Dans un rapport de 188 pages présenté à la presse au Caire par vidéoconférence depuis l'étranger, HRW, citant plus de 200 témoins, parle de 817 morts sur la place Rabaa seule. Et assure que les forces de l'ordre ont «méthodiquement ouvert le feu sur des foules de manifestants s'opposant à l'éviction» de M. Morsi par les militaires le 3 juillet 2013.

L'organisation internationale basée à New York accuse: il s'agissait d'«un plan qui prévoyait la mort de plusieurs milliers de personnes et qui a été élaboré au plus haut niveau».

«Sur la place Rabaa, les forces de sécurité égyptiennes ont perpétré l'une des plus grandes tueries de manifestants en une seule journée dans l'histoire récente», a asséné le directeur exécutif de HRW, Kenneth Roth, à qui l'Égypte a interdit dimanche l'entrée sur son territoire où il devait présenter le rapport.

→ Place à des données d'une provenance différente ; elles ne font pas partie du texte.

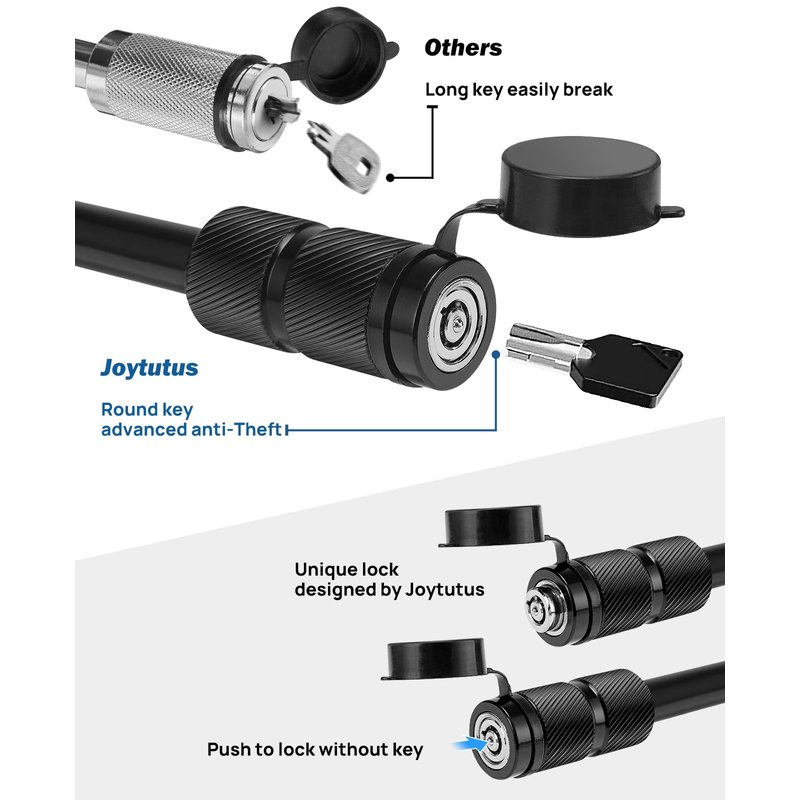 Others

Long key easily break

Joytutus

Round key advanced anti-Theft

Unique lock designed by Joytutus

Push to lock without key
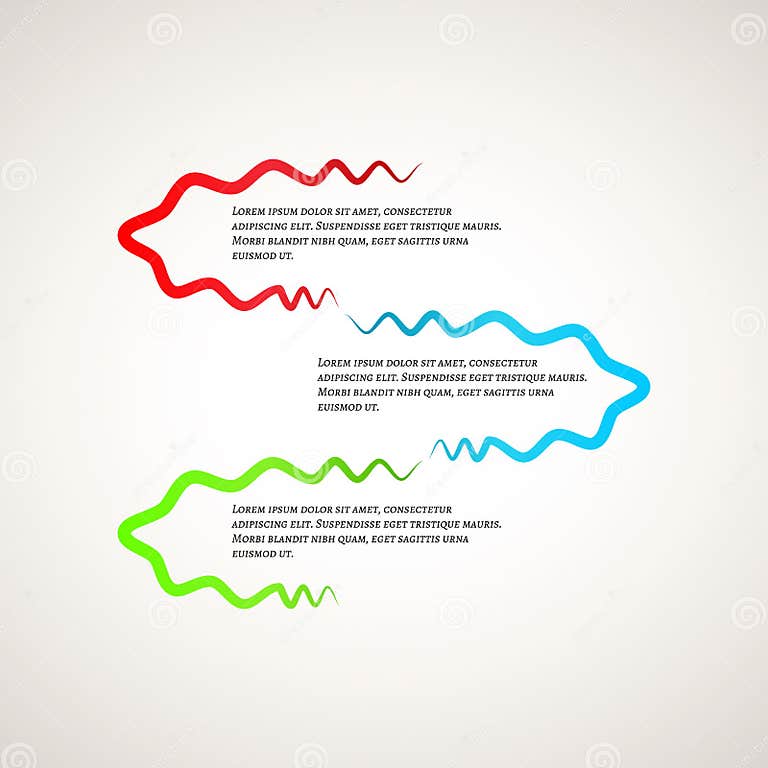 Lorem ipsum dolor sit amet, consectetur adipiscing elit. Suspendisse eget tristique mauris. Morbi blandit nibh quam, eget sagittis urna euismod ut.

Lorem ipsum dolor sit amet, consectetur adipiscing elit. Suspendisse eget tristique mauris. Morbi blandit nibh quam, eget sagittis urna euismod ut.

Lorem ipsum dolor sit amet, consectetur adipiscing elit. Suspendisse eget tristique mauris. Morbi blandit nibh quam, eget sagittis urna euismod ut.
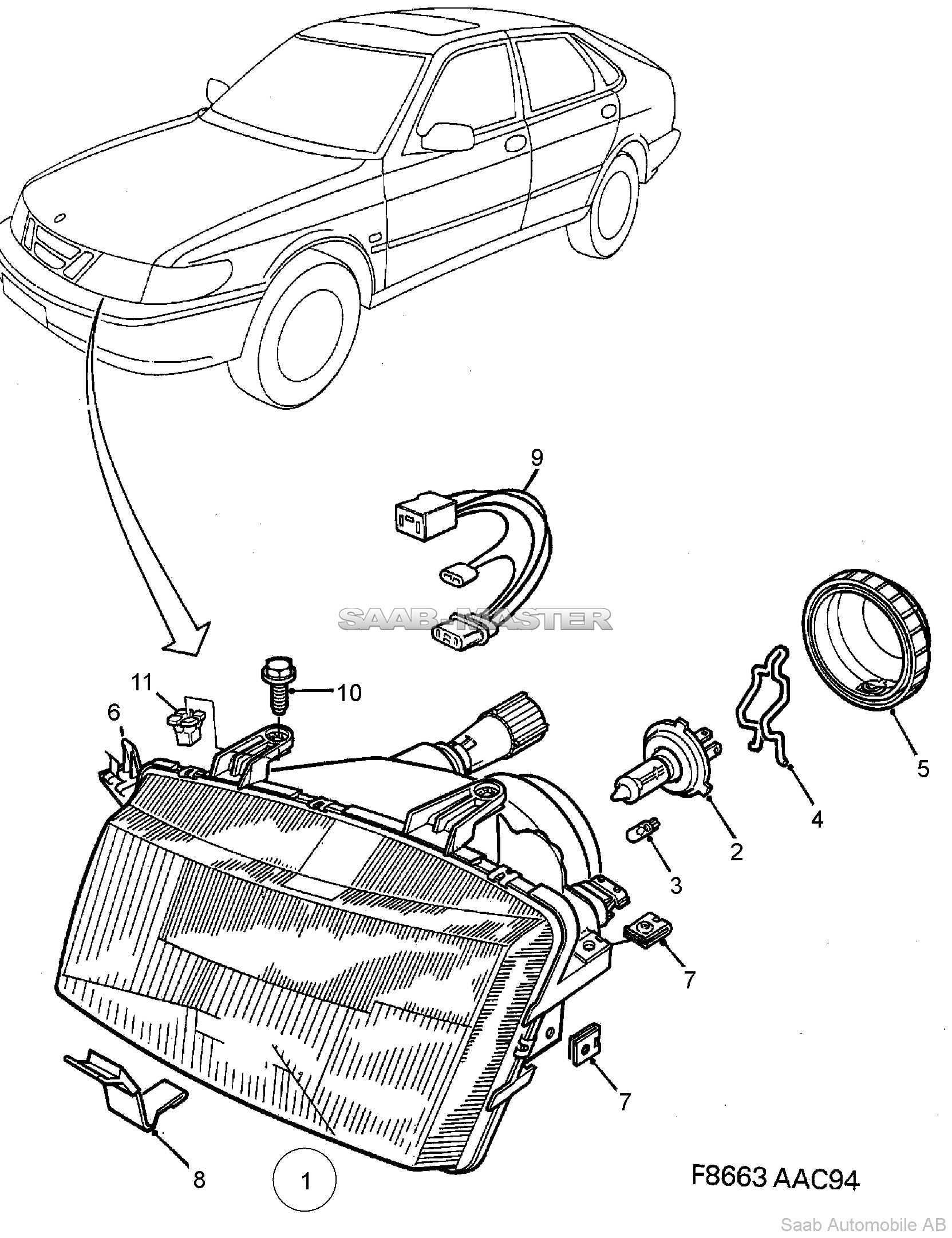 9

SAAB-MASTER

11

10

6

5

4

2

3

7

7

8

1

F8663 AAC94

Saab Automobile AB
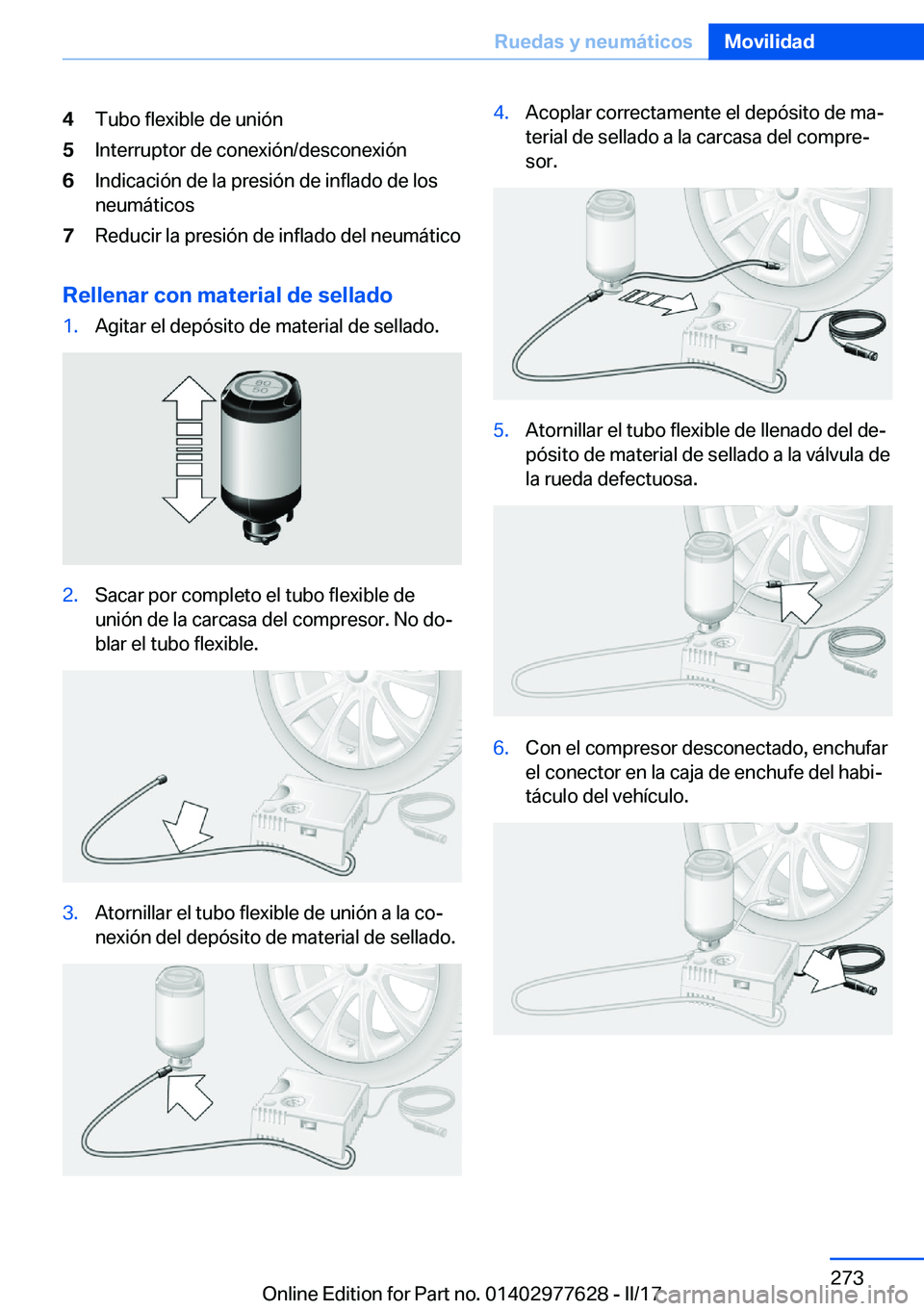 Ruedas y neumáticos Movilidad

4 Tubo flexible de unión
5 Interruptor de conexión/desconexión
6 Indicación de la presión de inflado de los neumáticos
7 Reducir la presión de inflado del neumático

Rellenar con material de sellado

1. Agitar el depósito de material de sellado.

2. Sacar por completo el tubo flexible de unión de la carcasa del compresor. No doblar el tubo flexible.

3. Atornillar el tubo flexible de unión a la conexión del depósito de material de sellado.

4. Acoplar correctamente el depósito de material de sellado a la carcasa del compresor.

5. Atornillar el tubo flexible de llenado del depósito de material de sellado a la válvula de la rueda defectuosa.

6. Con el compresor desconectado, enchufar el conector en la caja de enchufe del habitáculo del vehículo.

273
Online Edition for Part no. 01402977628 - II/17
carmanualsonline.info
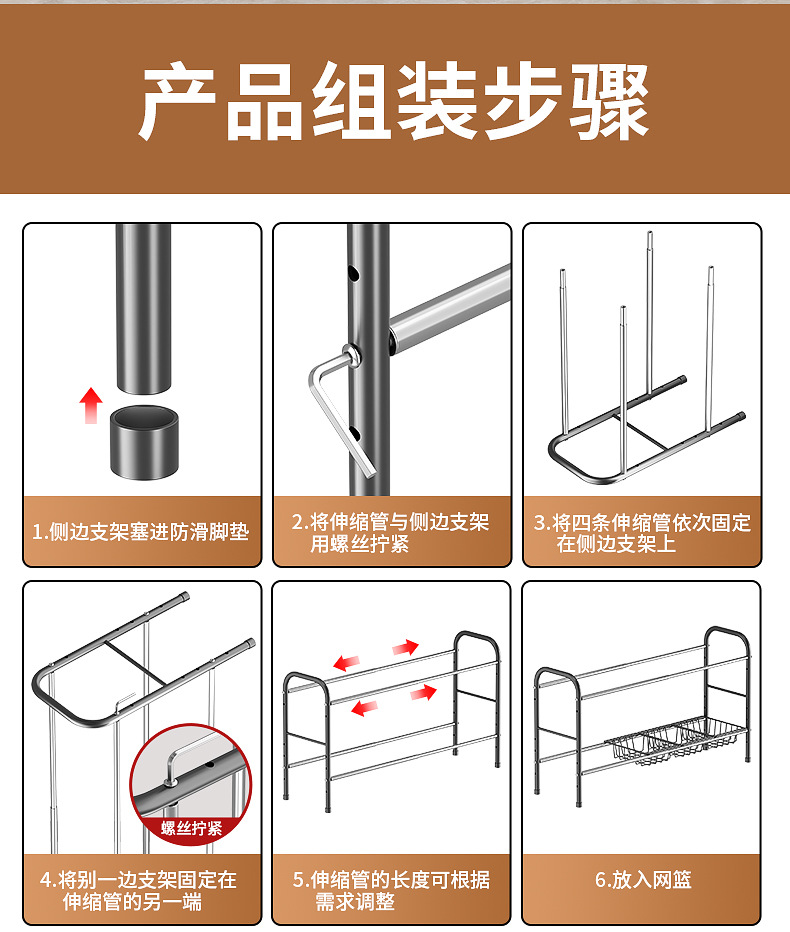 产品组装步骤

1.侧边支架塞进防滑脚垫

2.将伸缩管与侧边支架用螺丝拧紧

3.将四条伸缩管依次固定在侧边支架上

螺丝拧紧

4.将别一边支架固定在伸缩管的另一端

5.伸缩管的长度可根据需求调整

6.放入网篮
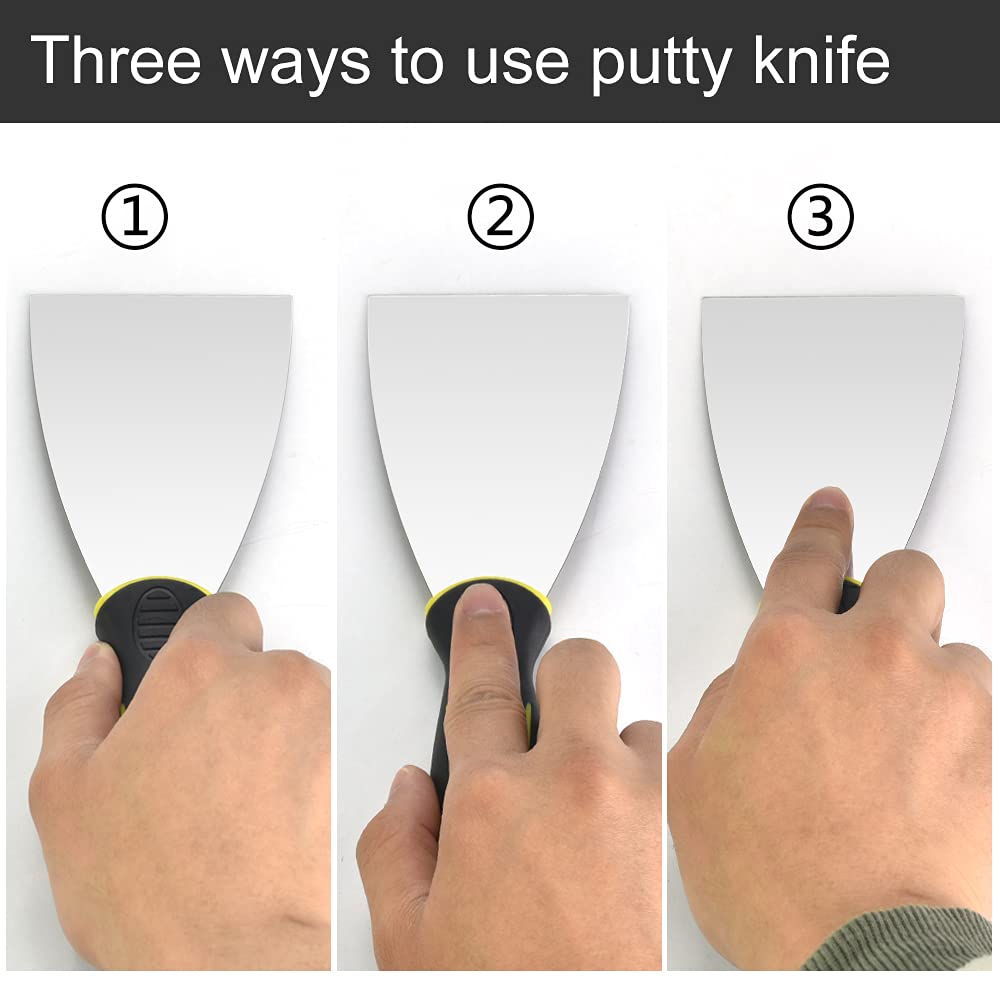 Three ways to use putty knife

①

②

③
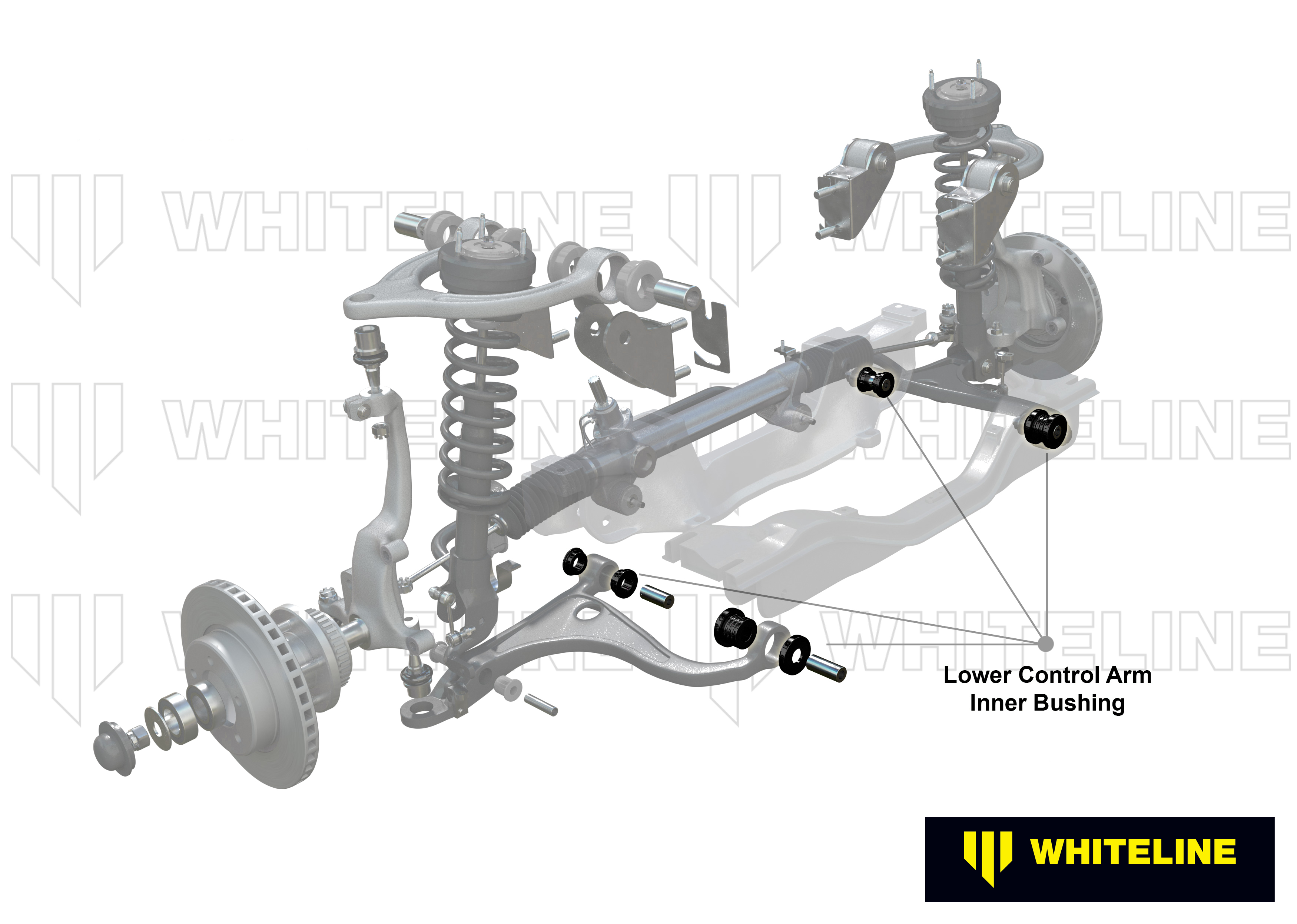 WHITELINE WHITELINE
WHITELINE WHITELINE
WHITELINE WHITELINE

Lower Control Arm
Inner Bushing

WHITELINE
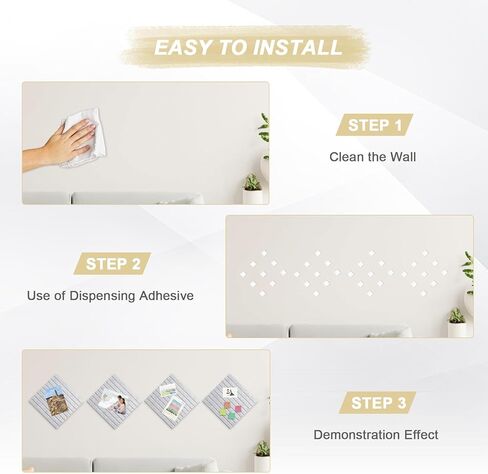 EASY TO INSTALL

STEP 1

Clean the Wall

STEP 2

Use of Dispensing Adhesive

STEP 3

Demonstration Effect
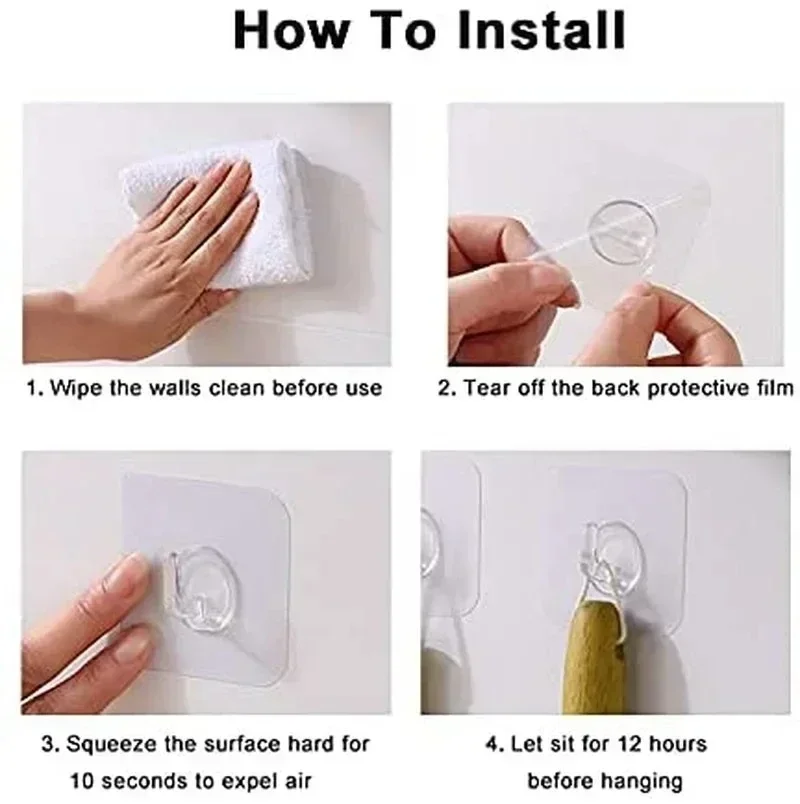 How To Install

1. Wipe the walls clean before use

2. Tear off the back protective film

3. Squeeze the surface hard for 10 seconds to expel air

4. Let sit for 12 hours before hanging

«Il ne s'agissait pas seulement d'un cas de recours excessif à la force ou dû à un mauvais entraînement, c'était un acte de répression planifié au plus haut niveau du gouvernement égyptien, la plupart de ses responsables d'alors sont toujours au pouvoir en Égypte et devront en répondre», a ajouté M. Kenneth.

HRW nomme ainsi des officiers de haut rang ainsi que des responsables politiques, dont le maréchal à la retraite Sissi, alors ministre de la Défense, mais surtout véritable homme fort du pouvoir, et le ministre de l'Intérieur Mohamed Ibrahim. Tous «devraient faire l'objet d'une enquête», ajoute HRW.

Le gouvernement égyptien a condamné le rapport, critiquant «son manque d'objectivité» et affirmant que l'ONG n'avait pas de statut légal pour mener ses activités en Égypte.

«Le premier martyr» tombé lors de la dispersion des sit-in était un policier tué par balle, a assuré Le Caire dans un communiqué, ajoutant: «le rapport ignore délibérément les centaines de martyrs parmi la police, l'armée et les civils, tombés lors de violences et d'attaques terroristes».

Le gouvernement accuse les Frères musulmans d'être derrière les attentats visant les forces de sécurité. Mais ces derniers, perpétrés dans leur immense majorité après le drame de Rabaa, ont été revendiqués par des jihadistes assurant être liés à Al-Qaïda, précisément en représailles à la mort de manifestants islamistes.